You may be over-fitting there. The FAI could let people decide what they want when it comes to food and attractiveness. Actually it better would, or i’d be having some serious regrets about this FAI.
Well, and the uFAI needs to know what “paperclips or something” means (or a real world goal at all). Obstacle faced by all contestants in the race. We humans learn what is other people and what isn’t. (Or have evolved it, doesn’t matter)
If you get paperclips slightly wrong, you get something equally bad (staples is the usual example, but the point is that any slight difference is about equally bad), but if you get FAI slightly wrong, you don’t get something equally good. This breaks the symmetry.
I think if you get paperclips slightly wrong, you get a crash of some kind. If I get a ray-tracer slightly wrong, it doesn’t trace electrons instead of photons.

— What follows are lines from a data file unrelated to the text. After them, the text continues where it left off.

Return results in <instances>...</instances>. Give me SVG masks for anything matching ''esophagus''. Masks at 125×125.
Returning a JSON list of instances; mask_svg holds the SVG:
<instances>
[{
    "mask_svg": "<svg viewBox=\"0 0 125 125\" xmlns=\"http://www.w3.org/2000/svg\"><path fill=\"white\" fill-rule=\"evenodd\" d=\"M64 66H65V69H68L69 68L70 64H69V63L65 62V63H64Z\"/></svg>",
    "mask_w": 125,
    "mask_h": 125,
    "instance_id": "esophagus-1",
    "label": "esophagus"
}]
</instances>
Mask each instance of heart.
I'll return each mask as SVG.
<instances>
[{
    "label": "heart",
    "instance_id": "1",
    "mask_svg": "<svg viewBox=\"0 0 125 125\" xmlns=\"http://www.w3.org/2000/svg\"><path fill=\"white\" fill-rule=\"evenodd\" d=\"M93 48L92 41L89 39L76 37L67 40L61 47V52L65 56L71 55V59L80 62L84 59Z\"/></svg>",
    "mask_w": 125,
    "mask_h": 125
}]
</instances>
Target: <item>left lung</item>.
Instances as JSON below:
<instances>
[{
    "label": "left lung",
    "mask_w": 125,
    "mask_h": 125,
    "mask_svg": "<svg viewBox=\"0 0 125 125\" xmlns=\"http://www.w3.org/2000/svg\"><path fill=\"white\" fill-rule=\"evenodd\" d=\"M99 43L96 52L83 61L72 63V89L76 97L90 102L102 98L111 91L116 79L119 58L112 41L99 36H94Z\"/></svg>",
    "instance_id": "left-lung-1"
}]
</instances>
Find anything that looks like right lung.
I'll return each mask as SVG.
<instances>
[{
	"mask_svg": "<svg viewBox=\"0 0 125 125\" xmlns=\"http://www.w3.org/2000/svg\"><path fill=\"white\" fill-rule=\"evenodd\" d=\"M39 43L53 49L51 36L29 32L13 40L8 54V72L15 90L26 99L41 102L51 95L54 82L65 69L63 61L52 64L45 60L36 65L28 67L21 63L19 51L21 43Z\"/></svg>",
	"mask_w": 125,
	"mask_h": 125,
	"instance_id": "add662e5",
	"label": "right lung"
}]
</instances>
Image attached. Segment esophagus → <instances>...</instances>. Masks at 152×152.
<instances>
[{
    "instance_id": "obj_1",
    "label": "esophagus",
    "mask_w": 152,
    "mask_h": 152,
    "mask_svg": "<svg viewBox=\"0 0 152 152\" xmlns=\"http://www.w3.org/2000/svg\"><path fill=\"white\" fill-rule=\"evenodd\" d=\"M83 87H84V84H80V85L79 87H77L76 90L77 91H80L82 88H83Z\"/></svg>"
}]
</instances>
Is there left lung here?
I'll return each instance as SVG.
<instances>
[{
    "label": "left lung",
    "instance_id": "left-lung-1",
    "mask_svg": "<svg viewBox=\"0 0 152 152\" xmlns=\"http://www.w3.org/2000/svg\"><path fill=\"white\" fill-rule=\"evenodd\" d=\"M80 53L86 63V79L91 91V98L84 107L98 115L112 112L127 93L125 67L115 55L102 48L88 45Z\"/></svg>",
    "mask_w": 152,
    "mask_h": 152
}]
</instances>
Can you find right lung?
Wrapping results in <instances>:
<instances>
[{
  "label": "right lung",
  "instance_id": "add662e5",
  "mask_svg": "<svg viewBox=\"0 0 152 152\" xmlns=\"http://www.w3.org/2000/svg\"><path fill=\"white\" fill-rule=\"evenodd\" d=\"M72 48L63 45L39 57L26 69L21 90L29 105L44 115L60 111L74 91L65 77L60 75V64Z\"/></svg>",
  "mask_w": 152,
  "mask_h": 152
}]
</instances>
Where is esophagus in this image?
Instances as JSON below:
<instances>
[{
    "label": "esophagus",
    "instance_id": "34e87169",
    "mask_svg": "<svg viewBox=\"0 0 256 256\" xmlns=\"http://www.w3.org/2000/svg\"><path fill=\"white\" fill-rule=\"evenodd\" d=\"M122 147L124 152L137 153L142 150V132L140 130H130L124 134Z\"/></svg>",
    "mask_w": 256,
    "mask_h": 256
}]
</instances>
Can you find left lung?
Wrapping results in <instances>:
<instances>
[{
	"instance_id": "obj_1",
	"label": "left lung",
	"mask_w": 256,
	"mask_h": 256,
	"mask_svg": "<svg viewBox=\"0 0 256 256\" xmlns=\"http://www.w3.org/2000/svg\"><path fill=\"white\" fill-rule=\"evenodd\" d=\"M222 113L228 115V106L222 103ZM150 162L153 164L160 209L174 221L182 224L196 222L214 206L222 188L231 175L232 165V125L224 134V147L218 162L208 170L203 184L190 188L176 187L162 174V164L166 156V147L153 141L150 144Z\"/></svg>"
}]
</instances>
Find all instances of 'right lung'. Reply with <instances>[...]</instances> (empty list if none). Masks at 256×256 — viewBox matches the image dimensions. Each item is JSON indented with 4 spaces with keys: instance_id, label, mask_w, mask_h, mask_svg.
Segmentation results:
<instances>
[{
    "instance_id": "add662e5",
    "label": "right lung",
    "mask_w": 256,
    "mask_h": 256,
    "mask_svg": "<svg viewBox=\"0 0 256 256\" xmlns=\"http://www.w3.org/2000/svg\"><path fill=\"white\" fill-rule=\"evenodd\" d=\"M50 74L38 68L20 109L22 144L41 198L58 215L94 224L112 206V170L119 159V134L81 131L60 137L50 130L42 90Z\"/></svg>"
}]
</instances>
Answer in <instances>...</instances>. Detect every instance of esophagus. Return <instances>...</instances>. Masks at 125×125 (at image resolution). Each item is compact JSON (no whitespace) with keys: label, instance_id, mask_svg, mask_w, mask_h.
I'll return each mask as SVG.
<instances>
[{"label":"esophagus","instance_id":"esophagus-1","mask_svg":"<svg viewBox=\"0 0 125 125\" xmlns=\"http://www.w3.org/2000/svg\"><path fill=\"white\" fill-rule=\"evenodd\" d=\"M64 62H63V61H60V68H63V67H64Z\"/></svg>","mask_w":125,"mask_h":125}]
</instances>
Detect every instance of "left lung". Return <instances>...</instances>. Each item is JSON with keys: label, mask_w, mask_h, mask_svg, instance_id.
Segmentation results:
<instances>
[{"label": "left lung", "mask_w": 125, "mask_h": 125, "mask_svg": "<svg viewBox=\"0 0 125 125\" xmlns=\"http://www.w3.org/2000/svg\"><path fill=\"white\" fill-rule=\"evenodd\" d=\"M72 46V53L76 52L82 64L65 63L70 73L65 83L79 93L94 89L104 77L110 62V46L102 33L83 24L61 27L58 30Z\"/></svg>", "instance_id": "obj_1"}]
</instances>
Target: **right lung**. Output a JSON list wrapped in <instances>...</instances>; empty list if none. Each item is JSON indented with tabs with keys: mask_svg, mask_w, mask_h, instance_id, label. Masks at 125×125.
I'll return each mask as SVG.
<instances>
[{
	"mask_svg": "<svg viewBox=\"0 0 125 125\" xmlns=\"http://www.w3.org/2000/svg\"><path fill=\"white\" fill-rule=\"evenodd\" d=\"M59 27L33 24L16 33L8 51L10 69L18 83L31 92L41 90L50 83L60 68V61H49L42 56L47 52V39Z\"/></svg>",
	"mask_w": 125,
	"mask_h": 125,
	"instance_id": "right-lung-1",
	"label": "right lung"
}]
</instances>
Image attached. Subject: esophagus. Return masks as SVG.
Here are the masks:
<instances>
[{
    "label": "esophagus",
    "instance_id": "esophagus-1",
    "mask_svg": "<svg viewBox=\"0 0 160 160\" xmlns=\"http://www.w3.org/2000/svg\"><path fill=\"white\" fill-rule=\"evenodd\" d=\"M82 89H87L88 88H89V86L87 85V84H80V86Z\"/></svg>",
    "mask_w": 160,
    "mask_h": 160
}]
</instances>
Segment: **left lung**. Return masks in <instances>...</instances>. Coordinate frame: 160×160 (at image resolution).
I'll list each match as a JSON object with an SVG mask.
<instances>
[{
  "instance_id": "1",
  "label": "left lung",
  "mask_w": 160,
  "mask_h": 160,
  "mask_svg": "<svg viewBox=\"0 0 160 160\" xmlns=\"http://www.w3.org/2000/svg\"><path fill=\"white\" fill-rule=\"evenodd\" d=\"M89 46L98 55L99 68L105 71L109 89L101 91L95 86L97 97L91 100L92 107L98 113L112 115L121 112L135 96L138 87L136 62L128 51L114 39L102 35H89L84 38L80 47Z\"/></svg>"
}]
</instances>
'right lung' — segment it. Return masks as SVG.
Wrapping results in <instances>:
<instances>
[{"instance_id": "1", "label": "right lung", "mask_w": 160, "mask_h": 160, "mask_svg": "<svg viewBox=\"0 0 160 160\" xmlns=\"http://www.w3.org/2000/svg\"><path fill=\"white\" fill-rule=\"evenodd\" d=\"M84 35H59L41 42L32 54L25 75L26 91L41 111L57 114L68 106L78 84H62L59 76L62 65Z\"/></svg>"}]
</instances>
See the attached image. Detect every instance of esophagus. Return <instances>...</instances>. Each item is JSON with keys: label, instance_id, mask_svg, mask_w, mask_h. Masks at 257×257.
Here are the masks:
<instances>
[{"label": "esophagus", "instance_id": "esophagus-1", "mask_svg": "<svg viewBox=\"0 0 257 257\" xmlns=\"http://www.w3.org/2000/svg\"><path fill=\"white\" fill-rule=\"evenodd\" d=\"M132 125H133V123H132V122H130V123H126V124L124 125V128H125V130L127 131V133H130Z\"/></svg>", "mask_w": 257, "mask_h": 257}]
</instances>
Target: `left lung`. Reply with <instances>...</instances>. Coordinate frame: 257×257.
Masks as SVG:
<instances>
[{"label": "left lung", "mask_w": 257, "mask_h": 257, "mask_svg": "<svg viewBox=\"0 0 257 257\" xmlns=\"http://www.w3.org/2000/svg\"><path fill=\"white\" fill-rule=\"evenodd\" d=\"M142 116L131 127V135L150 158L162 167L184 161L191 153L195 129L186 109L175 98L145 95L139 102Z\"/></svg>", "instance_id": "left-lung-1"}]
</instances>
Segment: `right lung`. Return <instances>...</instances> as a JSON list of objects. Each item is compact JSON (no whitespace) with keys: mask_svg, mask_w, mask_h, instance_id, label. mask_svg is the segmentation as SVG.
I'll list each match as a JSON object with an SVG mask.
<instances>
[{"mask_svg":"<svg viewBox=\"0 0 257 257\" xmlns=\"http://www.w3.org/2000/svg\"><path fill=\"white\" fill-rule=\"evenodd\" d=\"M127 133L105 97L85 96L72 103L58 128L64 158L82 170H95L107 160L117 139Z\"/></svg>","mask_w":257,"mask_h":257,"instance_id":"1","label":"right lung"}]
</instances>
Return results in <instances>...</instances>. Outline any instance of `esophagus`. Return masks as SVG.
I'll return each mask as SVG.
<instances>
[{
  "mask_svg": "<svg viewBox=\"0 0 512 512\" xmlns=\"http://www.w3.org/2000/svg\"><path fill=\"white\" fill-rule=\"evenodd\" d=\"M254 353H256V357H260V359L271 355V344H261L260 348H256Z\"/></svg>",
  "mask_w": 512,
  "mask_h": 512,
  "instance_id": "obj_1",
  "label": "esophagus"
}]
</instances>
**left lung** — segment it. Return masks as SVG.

edit: To clarify. It’s about definition of person vs definition of paperclip. You need a very broad definition of person for FAI, so that it won’t misidentify a person as non-person (misidentifying dolphins as persons won’t be a big problem), and you need a very narrow definition of paperclip for uFAI, so that a person holding two papers together is not a paperclip. It’s not always intuitive how broad definitions compare to narrow in difficulty, but it is worth noting that it is ridiculously hard to define paperclip making so that a Soviet factory anxious to maximize the paperclips would make anything at all, while it wasn’t particularly difficult to define what a person is (or to define what ‘money’ are so that capitalist paperclip factory would make paperclips to maximize profit).
I don’t think “paperclip maximizer” is taken as a complete declarative specification of what a paperclip maximizer is, let alone what it understands itself to be.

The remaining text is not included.